Ближе к католическому Рождеству в разных местах Риги появляются странные конструкции – из самых разных материалов, разных размеров и форм, разве что в конфигурации есть что-то общее, коническое. Далеко не каждый из этих арт-объектов вызывает ассоциации с рождественско-новогодней елкой, но все они являются фантазиями именно на ее тему. Ежегодная акция, длящаяся с начала декабря до середины января, пышно называется фестиваль «Путь рождественских елок»
(На Ратушной площади, рядом с Домом Черноголовых в брусчатку вмурована восьмиугольная плита – якобы на том самом месте, где в 1510 году впервые в мире установили и нарядили родившуюся в лесу елочку. Имеется, ясное дело, и легенда – согласно ей, как раз эти самые Черноголовые (купцы братства святого Маврикия, о котором позже) «из лесу елочку взяли домой» – привезли в город самое рослое дерево, какое сумели найти, чтобы горожане могли зимой греться у большого костра. Но пока для него искали место, ель украсили, чем могли, местные дети – с этого, мол, и пошел обычай. Это, конечно, сказка, а документальные свидетельства о том, как в столице Ливонии наряжали елку в 1510-м, обрывочны и туманны. Что, разумеется, не помешало Риге громко отметить пятисотлетие события под Рождество 2010-го. Еще громче были полуанекдотические международные скандалы, предварявшие юбилей.

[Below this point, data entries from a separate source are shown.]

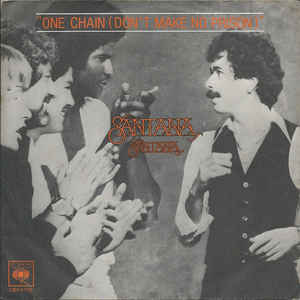 One Chain Don't Make No Prison / Wham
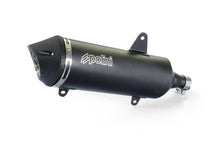 Full Exhaust Polini Peugeot Metropolis 400 2013-2016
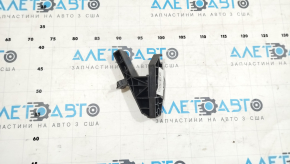 Кронштейн усилителя переднего бампера правый Mercedes C-class W205 15-21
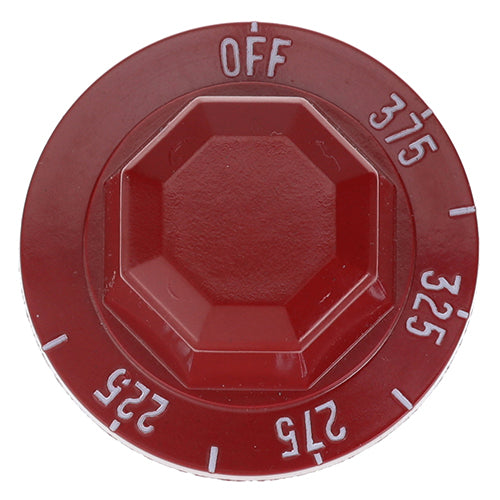 Dial 2 D Off-375-225 GMM120A for Cecilware CECGMM120A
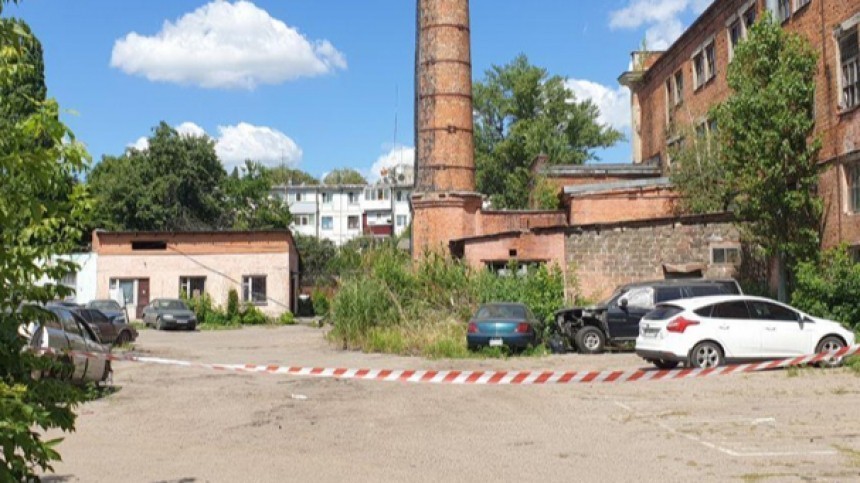 В МВД Украины опровергли задержание Скрипника, взявшего в заложники полицейского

Понятно, что «Родина рождественской елки» – туристический бренд. Зимние праздники – всемирный «час пик»: миллионы людей едут отмечать их куда-нибудь подальше от дома, и заманить побольше народу к себе – задача любого города с амбициями туристической столицы. Вон, финны вовремя подсуетились, объявив местом жительства Санта-Клауса свой городок Рованиеми – и теперь там в каждом декабре столпотворение (даром, что ни святой Николай Мирликийский, послуживший прообразом Санта-Клауса, ни компания «Кока-Кола», чьим рекламным лицом он стал в 1930-х годах, чтобы в этом качестве покорить мир, не имеют к Финляндии ни малейшего отношения). И когда Рига заявила свои права на елку, у нее моментально объявились конкуренты.
Сколько-нибудь достоверных данных о том, кто, где и когда именно положил начало едва ли не самому популярному в сегодняшнем мире обычаю, нет и быть не может. Традиция украшать деревья коренится в глубокой языческой древности, а к христианскому Рождеству этот ритуал, как считается, приспособили в средневековой Германии. Но ведь Рига начала XVI века была немецким городом – так что упоминание о рижской елке 1510 года вполне объяснимо. Вот только власти других городов некогда немецкого ареала находят собственные доказательства «права первородства» – ничуть не менее шаткие, но отсылающие к еще более седой старине. Например, таллинцы объявили, что у них елку нарядили на семьдесят лет раньше, а значит, новогодние туристы должны ехать в Эстонию. Тогдашние хвойные межгосударственные страсти рижский мэр Ушаков иронично назвал «елочной войной». Жертв и разрушений удалось избежать: помирились на том, что родина обычая – Ливония, в которую входили и Рига, и Ревель (нынешний Таллин).
Рождественские традиции – такое же немецкое вложение в будущую туристическую индустрию будущей латвийской столицы, как рижская готика. Главный всемирный зимний праздник с его елками, елочными игрушками, гофмановским «Щелкунчиком» – в первую очередь германское изобретение. В этом легко убедиться, съездив, например, в баварский Ротенбург-на-Таубере, где Немецкий музей Рождества занимает целый квартал и круглогодично продаются гирлянды, шары и щелкунчики. Рига, будучи в деле эксплуатации рождественского духа прилежным учеником, упирает не на количество, а на уникальность. В здешних музеях елочных игрушек куда меньше, зато рижский экспонат – один из самых старых в мире.